Colunista - Rinalme Emiliano

As Cruzes Mortuárias e o Balanço da Rede - O Demônio e seu Rabo Maléfico

As Cruzes Mortuárias e o Balanço da Rede - O Demônio e seu Rabo Maléfico
  • Rinalme Emiliano

O Cariri cearense é uma região profundamente marcada pela riqueza de suas tradições culturais e pela simbiose com os mitos. Em anos pretéritos, cursei História na Universidade Regional do Cariri – URCA e, na disciplina de História e Imagem, realizei um trabalho cujo tema era Cruzes Mortuárias.

A ideia do professor era fotografar as cruzes que se veem nas estradas. Hoje, poucas ainda são encontradas, em virtude do crescimento demográfico, que praticamente extinguiu essa devoção religiosa. Além das reproduções fotográficas, era necessário pesquisar sobre o histórico das cruzes mortuárias; assim, entrevistas eram feitas e gravadas com moradores e transeuntes próximos a marcas fúnebres.

É interessante evidenciar que, no Cariri cearense, os mitos recebem influências indígenas, africanas e europeias, formando um verdadeiro amálgama — um celeiro mítico, onde o sobrenatural convive com o cotidiano, e os personagens lendários ainda são parte ativa da vida do povo. O ser humano vivencia mitos naturalmente.

Nessas andanças, encontravam-se carvoarias à beira da estrada no sentido Juazeiro–Crato, e havia várias cruzes próximas a elas.

Depois de feitas as fotos, foi realizada uma entrevista com o senhor carvoeiro que ali exercia seu ofício. Um mito revestido de aura profana. Assim se deu o colóquio com o ilustre entrevistado que, em suas palavras, o seu imaginário trouxe à tona o discurso mítico: o demônio, quando queria descansar, armava uma rede entre as árvores maiores, estendendo-a por sobre a via vicinal. Deitava-se nela e se punha a balançar. O movimento da rede fazia com que o rabo do demônio se agitasse, provocando capotamentos e colisões — um rastro do mal agindo no silêncio, seja de dia, seja de noite.

O carvoeiro ainda relatava a necessidade de os motoristas realizarem orações com o fito de se protegerem, evitando, assim, que o rabo do demônio provocasse mortes em acidentes automobilísticos.
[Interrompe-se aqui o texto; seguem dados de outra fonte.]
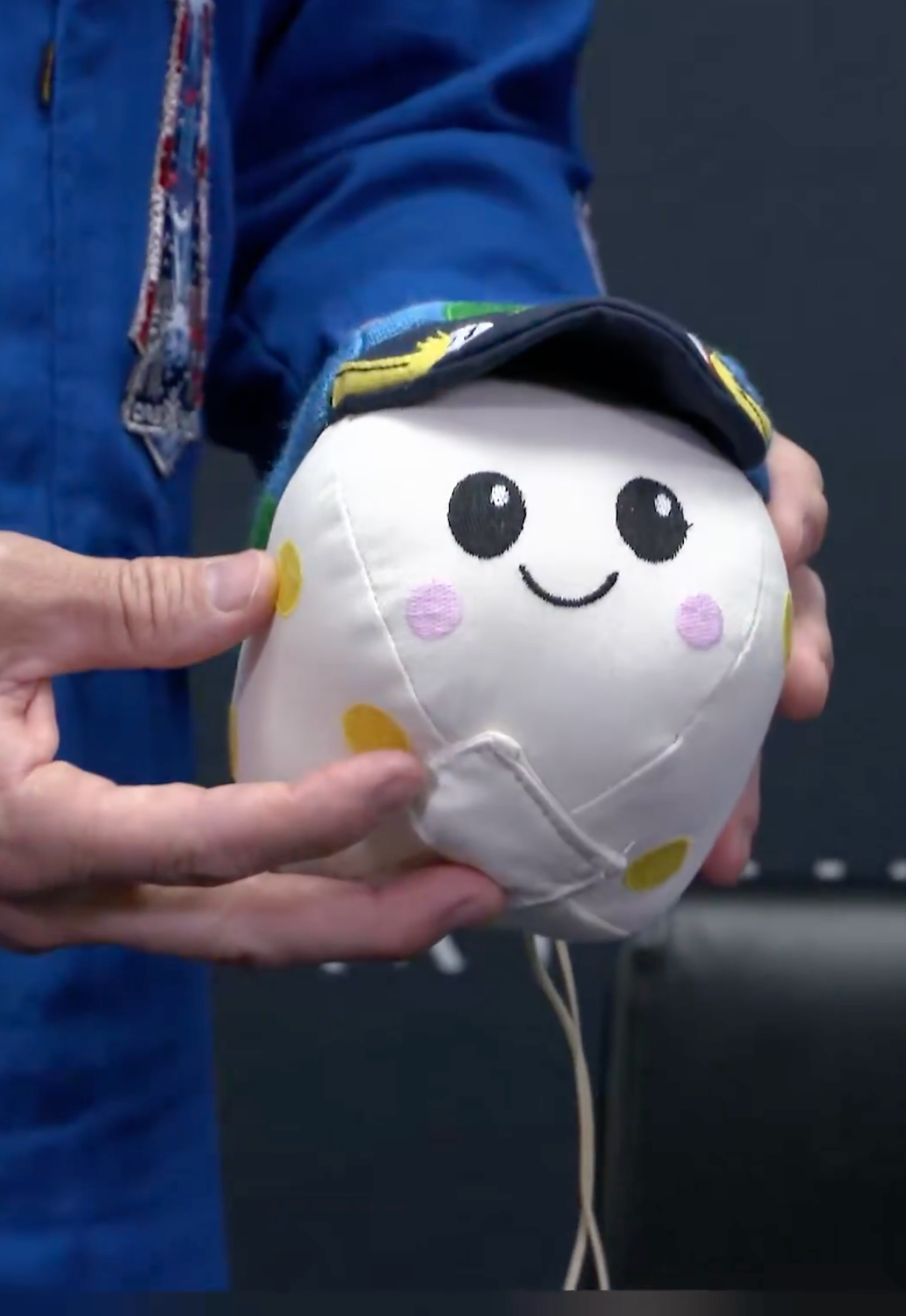Astronaut holds a plush, smiling artifact with a cap, featuring elemental facial details and patterns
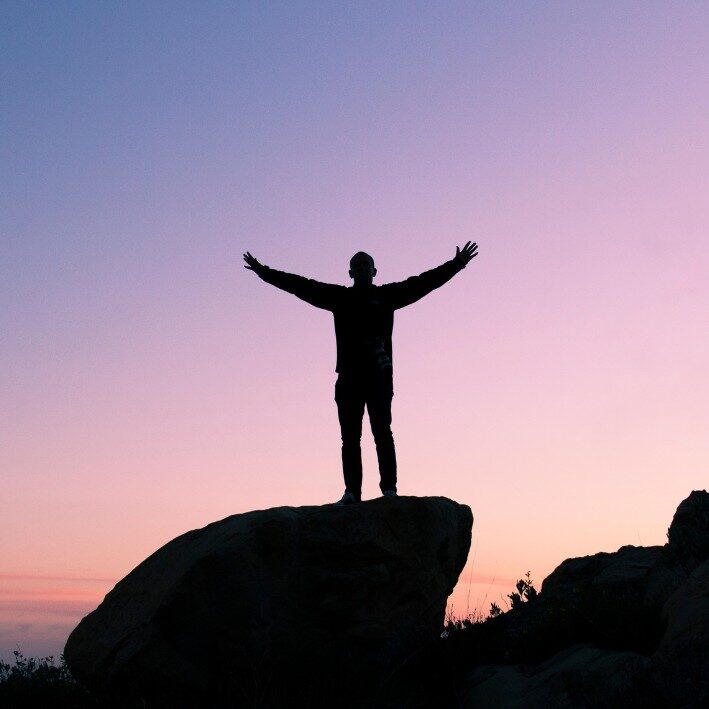 Purple and pink sunset with a man standing on a rock with arms in the air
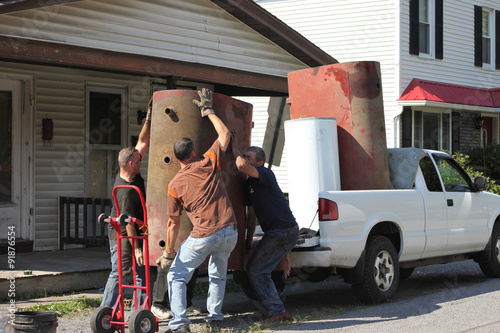 Men lifting a very heavy oil tank loading into truck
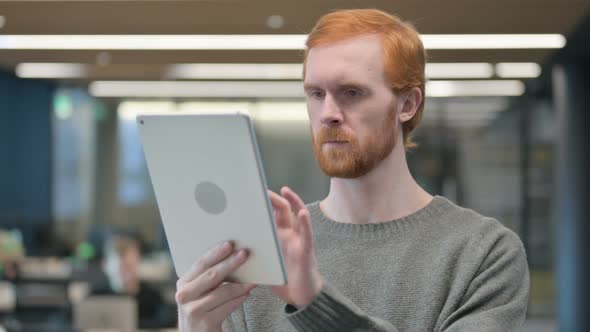 Portrait of Young Man Celebrating on Tablet in Office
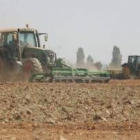 Dos máquinas agrícolas realizan trabajos en una zona de cultivos de regadío en la provincia leonesa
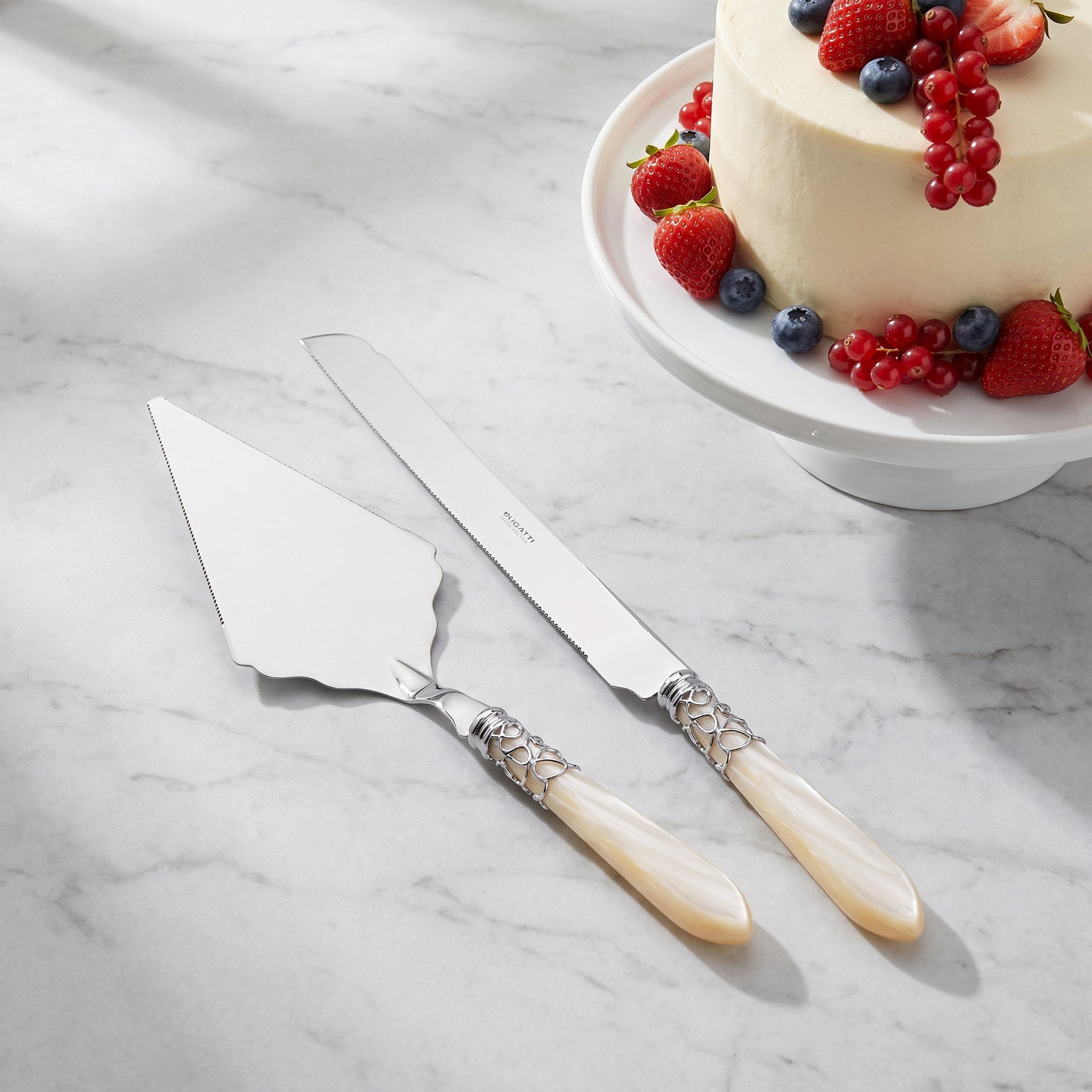 Large serrated cake serving set with a fruit-dressed celebration cake on grey marble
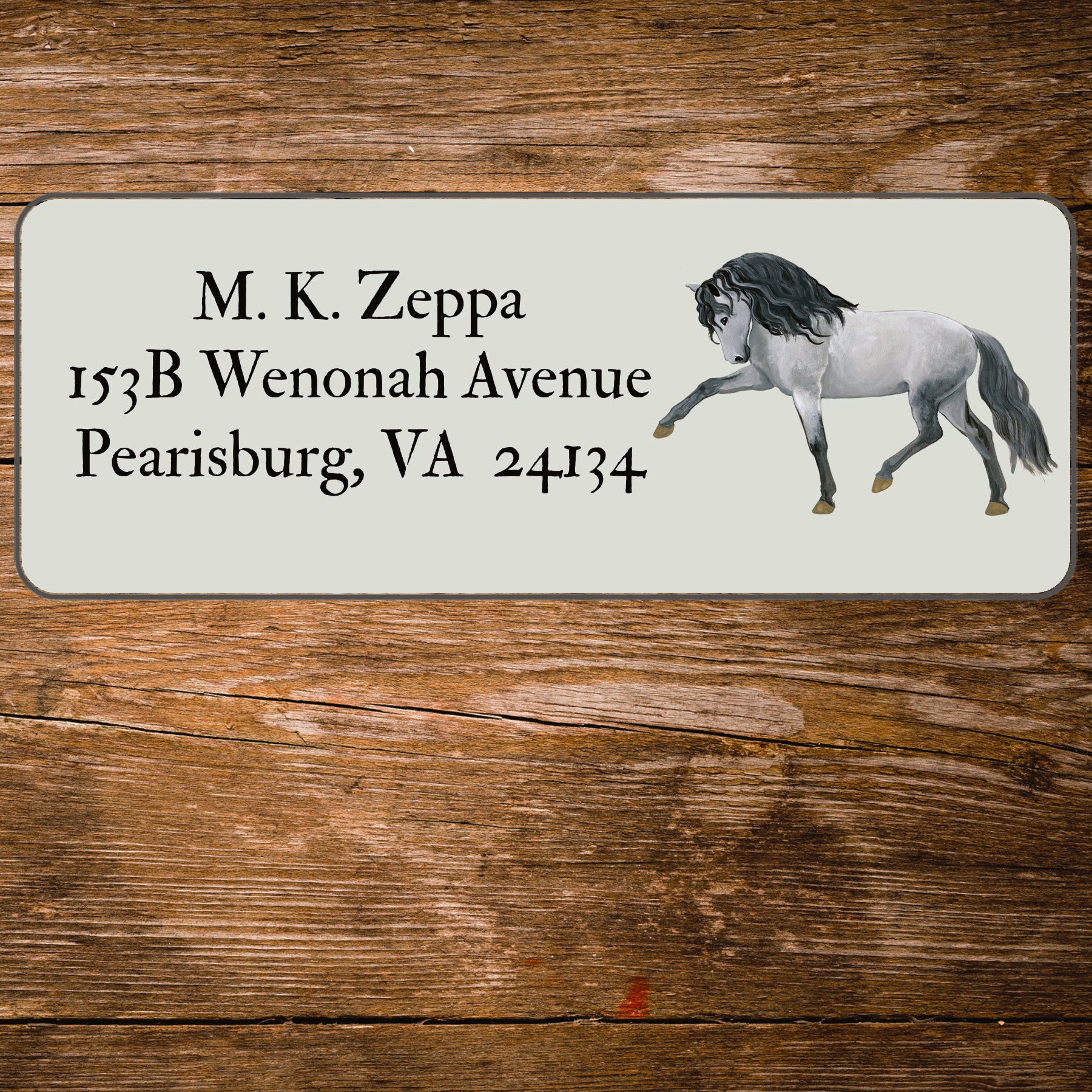 Return address label with an illustration of an Andalusian Horse.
Ao que parece, o crescimento urbano não permitiu mais que o demônio armasse sua maléfica rede, pois as árvores já não existem.

Esses mitos fazem parte da construção simbólica de uma cosmovisão que entretém e/ou assusta. Os mitos educam, orientam e preservam valores. É por meio deles que o nordestino encontra sua identidade simbólica para explicar o desconhecido, para lidar com o medo e para fortalecer o senso de pertencimento.

No Cariri, o mito é parte da cultura viva: está nas festas populares, nos reisados, nos tambores dos terreiros, nas imagens entalhadas por artesãos, nas palavras, nas orações, nas músicas etc.

Assim, o mito no Cariri cearense é mais do que apenas uma lenda: é memória, é resistência, é identidade. Cada conto, cada história, cada personagem fantástico carrega a imagética de um povo que resiste com força, fé e imaginação.